Rotblat’s prime motivation to work with Chadwick in Liverpool was to conduct experiments on the cyclotron that was just becoming operational when he arrived. This 37 inch cyclotron accelerated charged particles, such as protons to an energy of up 4.1 MeV and if then these particles collided with other nuclei, nuclear reactions can occur. The applications include the production of radioactive isotopes and studies of radioactive decay. However, at the outbreak of war, work on the bomb consumed almost all of the time available on the cyclotron until the end of 1943.

In November 1939, he presented to Chadwick plans for a Uranium fuelled bomb. This prompted Chadwick to encourage him to make measurements on the energy of  neutrons generated by fission and the proportion of neutrons absorbed by other nuclei  without producing fission. He was joined by Otto Frisch (Frisch, 1979) Rotblat went on to work on 235 U and made fundamental measurements on the cross-section of  235 U for fission neutrons, the scattering cross-section for neutrons and the energy spectrum of fission neutrons These experiments demonstrated that the nuclear bomb was feasible but would require a massive technological and industrial effort to produce sufficient quantities of the 235 U  isotope required to manufacture a bomb.

What must be stressed here is the ingenuity and brilliance of Rotblat as an experimentalist. Together with Cecil Powell of Bristol University (who went on to win the Nobel Prize for Physics) he pioneered the use of sensitive photographic emulsions to detect neutrons and measure the associated energy and angular distribution of emissions. The neutrons collide with protons in the emulsion that recoil and leave tracks of silver grains, the length of which that can be measured using a microscope. Work he performed, that was subsequently declassified, became part of his Liverpool P.hD thesis. He also did fundamental work on spontaneous fission in Uranium and showed that the number of neutrons emitted was about the same as under induced fission. Again, this work involved difficult experiments (Rotblat, 1942). 

Rotblat was wrestling with his conscience during the period back in England from saying, in interview, ‘What should I  do? Should I begin to work on it?’ clearly meaning working on the bomb.

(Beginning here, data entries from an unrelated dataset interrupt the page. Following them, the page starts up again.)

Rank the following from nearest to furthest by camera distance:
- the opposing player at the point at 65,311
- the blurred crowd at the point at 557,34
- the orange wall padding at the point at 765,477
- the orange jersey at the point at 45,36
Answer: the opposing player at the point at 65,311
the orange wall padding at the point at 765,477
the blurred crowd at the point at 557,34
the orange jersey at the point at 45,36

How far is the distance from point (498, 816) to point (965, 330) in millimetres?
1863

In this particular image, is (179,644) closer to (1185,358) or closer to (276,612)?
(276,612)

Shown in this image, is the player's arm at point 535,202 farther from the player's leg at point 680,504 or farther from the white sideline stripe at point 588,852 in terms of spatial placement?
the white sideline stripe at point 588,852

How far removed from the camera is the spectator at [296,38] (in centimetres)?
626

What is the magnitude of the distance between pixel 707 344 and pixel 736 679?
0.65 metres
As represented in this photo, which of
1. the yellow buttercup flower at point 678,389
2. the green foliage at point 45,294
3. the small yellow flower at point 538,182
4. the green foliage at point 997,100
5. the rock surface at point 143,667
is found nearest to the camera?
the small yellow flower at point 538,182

What is central to Rotblat’s view is that he considered himself a ‘pure scientist’ and it was not his job to work on weapons of mass destruction. However, he was well aware that other scientists need not necessary share his convictions and in particular German scientists. Put simply, if Hitler had the bomb he would win the war.

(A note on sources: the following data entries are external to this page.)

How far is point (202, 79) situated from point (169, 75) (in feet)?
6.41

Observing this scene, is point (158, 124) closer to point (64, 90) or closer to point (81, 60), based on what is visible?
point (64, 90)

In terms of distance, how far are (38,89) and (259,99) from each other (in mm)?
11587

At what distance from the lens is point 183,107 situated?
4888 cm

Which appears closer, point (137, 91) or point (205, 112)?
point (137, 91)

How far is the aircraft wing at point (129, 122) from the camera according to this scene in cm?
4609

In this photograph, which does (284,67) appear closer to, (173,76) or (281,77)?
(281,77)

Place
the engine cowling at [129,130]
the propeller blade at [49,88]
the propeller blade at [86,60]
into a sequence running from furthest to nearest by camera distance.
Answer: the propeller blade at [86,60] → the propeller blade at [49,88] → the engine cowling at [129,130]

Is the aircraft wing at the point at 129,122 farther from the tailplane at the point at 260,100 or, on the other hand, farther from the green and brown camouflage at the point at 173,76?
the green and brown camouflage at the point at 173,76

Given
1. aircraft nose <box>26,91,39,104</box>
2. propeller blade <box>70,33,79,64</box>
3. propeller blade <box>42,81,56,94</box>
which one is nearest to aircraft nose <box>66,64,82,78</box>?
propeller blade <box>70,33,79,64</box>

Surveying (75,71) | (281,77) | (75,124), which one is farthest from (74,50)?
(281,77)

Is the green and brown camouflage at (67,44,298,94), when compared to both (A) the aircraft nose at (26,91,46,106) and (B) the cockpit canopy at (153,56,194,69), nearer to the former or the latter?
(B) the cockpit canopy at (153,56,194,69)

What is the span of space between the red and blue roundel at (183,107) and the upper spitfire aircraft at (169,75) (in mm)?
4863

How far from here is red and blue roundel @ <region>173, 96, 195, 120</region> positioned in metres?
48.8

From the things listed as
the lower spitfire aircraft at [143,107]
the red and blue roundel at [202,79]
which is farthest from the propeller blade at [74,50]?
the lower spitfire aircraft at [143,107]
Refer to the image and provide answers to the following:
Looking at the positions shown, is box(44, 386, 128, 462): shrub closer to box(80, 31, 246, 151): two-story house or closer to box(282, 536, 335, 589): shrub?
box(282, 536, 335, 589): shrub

When Poland was overrun he decided to work on the bomb. His belief was that we needed to work on the bomb in order that it should not be used. In other words, if Hitler can have the bomb, then the only way in which we can prevent him from using it against us would be if we also had it (Rotblat, 1985).

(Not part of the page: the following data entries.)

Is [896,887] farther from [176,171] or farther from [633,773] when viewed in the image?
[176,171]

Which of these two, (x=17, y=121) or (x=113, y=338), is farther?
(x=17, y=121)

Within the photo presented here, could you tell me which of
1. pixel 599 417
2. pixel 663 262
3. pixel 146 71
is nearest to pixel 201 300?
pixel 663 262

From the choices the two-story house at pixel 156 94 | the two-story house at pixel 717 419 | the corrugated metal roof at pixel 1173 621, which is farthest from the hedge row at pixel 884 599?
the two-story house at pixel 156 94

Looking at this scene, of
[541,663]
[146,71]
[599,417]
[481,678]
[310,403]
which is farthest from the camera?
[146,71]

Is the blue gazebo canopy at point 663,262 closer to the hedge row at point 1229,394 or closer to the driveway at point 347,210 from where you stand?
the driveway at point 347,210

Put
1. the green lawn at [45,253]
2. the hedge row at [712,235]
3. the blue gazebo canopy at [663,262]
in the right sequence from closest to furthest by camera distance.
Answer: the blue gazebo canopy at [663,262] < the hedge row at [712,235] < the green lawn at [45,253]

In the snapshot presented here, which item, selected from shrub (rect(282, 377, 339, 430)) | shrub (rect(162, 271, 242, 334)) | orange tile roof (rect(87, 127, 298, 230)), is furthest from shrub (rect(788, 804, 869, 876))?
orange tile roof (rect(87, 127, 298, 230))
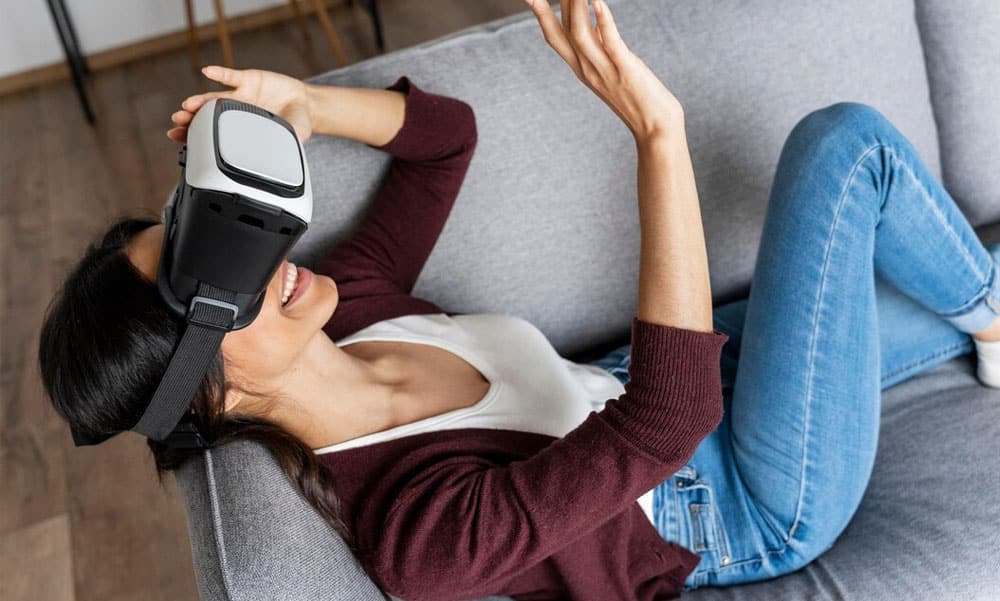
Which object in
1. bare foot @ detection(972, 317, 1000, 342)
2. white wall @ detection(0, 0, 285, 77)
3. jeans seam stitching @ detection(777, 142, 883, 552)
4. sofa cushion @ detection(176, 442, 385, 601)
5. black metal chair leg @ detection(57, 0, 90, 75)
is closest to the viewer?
sofa cushion @ detection(176, 442, 385, 601)

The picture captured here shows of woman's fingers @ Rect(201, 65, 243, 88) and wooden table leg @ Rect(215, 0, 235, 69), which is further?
wooden table leg @ Rect(215, 0, 235, 69)

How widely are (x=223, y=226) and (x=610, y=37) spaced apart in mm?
378

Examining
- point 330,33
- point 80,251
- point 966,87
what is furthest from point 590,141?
point 330,33

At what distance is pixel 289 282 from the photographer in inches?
38.4

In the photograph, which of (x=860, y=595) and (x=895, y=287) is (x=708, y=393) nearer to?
(x=860, y=595)

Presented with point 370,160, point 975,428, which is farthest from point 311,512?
→ point 975,428

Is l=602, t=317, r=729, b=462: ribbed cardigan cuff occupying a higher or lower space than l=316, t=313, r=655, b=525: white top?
higher

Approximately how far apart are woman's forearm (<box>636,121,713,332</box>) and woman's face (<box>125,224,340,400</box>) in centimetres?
34

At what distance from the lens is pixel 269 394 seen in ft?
3.20

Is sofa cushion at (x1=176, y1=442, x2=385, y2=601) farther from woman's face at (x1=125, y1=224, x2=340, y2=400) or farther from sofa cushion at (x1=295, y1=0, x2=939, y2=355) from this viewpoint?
sofa cushion at (x1=295, y1=0, x2=939, y2=355)

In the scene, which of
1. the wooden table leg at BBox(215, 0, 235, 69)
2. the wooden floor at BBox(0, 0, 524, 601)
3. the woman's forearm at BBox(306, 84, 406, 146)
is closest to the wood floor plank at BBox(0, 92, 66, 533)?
the wooden floor at BBox(0, 0, 524, 601)

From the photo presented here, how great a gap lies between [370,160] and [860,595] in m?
0.84

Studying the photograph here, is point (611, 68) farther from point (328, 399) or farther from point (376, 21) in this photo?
point (376, 21)

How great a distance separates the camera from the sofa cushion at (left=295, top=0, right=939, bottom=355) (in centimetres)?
130
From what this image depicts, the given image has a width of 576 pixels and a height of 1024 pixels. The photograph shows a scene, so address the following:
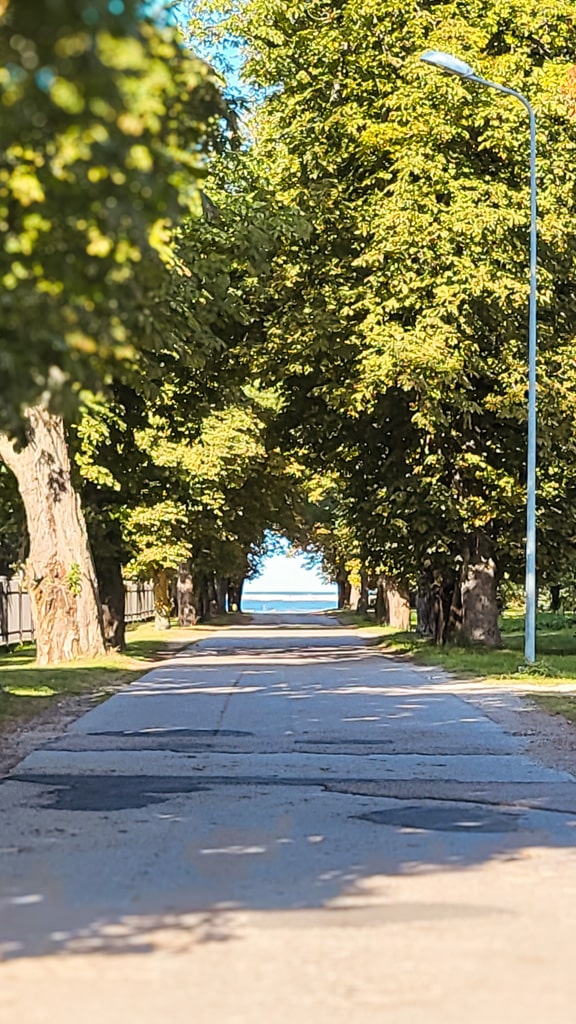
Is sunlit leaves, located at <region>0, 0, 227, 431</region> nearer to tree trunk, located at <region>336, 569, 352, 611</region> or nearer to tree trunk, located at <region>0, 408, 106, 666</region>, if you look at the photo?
tree trunk, located at <region>0, 408, 106, 666</region>

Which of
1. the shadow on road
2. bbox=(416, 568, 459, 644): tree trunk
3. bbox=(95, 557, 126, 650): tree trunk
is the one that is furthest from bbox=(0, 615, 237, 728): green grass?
bbox=(416, 568, 459, 644): tree trunk

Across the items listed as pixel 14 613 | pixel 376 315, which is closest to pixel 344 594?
pixel 14 613

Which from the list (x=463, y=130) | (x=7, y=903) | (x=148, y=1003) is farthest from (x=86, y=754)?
(x=463, y=130)

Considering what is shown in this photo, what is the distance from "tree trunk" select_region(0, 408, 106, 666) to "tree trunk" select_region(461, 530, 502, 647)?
8111mm

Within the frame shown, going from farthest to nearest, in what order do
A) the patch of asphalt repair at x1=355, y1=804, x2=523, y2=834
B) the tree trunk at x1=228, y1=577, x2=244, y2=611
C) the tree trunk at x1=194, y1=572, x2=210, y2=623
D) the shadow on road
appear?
the tree trunk at x1=228, y1=577, x2=244, y2=611
the tree trunk at x1=194, y1=572, x2=210, y2=623
the patch of asphalt repair at x1=355, y1=804, x2=523, y2=834
the shadow on road

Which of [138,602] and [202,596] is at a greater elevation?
[202,596]

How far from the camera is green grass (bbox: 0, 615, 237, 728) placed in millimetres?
19109

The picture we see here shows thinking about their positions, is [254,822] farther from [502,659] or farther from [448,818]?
[502,659]

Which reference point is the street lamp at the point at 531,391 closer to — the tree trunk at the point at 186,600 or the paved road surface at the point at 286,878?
the paved road surface at the point at 286,878

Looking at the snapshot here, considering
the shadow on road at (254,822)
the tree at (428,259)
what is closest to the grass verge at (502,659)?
the tree at (428,259)

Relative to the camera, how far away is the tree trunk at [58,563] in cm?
2855

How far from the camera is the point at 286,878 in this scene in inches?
328

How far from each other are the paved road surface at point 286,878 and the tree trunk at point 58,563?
12.3 m

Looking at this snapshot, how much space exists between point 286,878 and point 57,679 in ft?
51.9
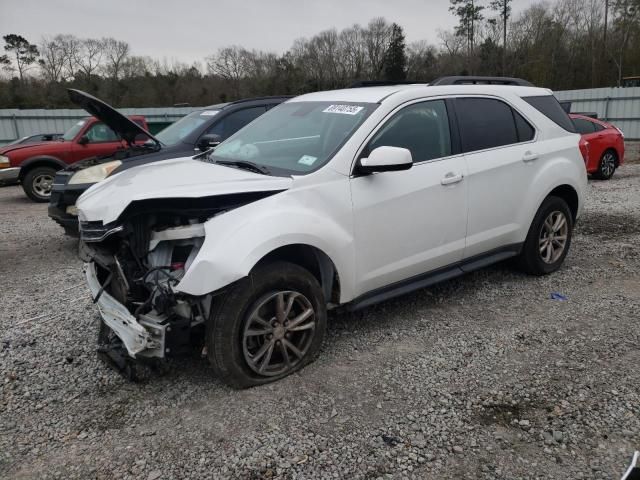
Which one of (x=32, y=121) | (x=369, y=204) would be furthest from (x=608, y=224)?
(x=32, y=121)

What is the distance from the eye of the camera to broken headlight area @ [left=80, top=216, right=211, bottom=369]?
2943 mm

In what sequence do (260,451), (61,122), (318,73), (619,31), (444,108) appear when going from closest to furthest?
(260,451) → (444,108) → (61,122) → (619,31) → (318,73)

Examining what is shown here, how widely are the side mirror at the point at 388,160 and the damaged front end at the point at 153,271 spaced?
0.78 meters

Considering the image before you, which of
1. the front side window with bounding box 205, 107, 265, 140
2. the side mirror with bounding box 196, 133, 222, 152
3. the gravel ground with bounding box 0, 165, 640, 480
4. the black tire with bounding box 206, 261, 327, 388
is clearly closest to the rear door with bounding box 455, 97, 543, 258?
the gravel ground with bounding box 0, 165, 640, 480

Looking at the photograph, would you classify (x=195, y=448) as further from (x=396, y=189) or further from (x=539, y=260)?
(x=539, y=260)

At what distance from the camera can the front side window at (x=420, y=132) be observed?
380cm

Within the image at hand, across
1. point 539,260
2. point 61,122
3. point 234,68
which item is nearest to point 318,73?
point 234,68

The USA was becoming increasingly more interested in the work going on within the UK and a summit was held in 1942 with Churchill and Roosevelt in attendance. The Americans had centered its efforts to manufacture a bomb at The Los Alamos Laboratory in New Mexico and the decision was taken that Chadwick’s team would relocate there. There was a problem, however, as only British citizens were allowed to work on the Project. Rotblat was adamant that he wanted to retain his Polish citizenship. Chadwick and others left for the US in December 1943 and Rotblat was allowed to join them two weeks later, retaining his Polish citizenship. Rotblat traveled by sea to New York and on to Washington where he was to meet General Groves, Head of the Bomb, or Manhattan Project as it was code named. He was given permission to go to Los Alamos, with Grove’s waiving the requirement for him to be a British citizen. When he arrived, Chadwick was there and he was impressed by the beauty of New Mexico, his accommodation and pay! He was to return to Liverpool in late 1944 and in 1945 to become Director of Research in nuclear physics following a series of dramatic and life changing events.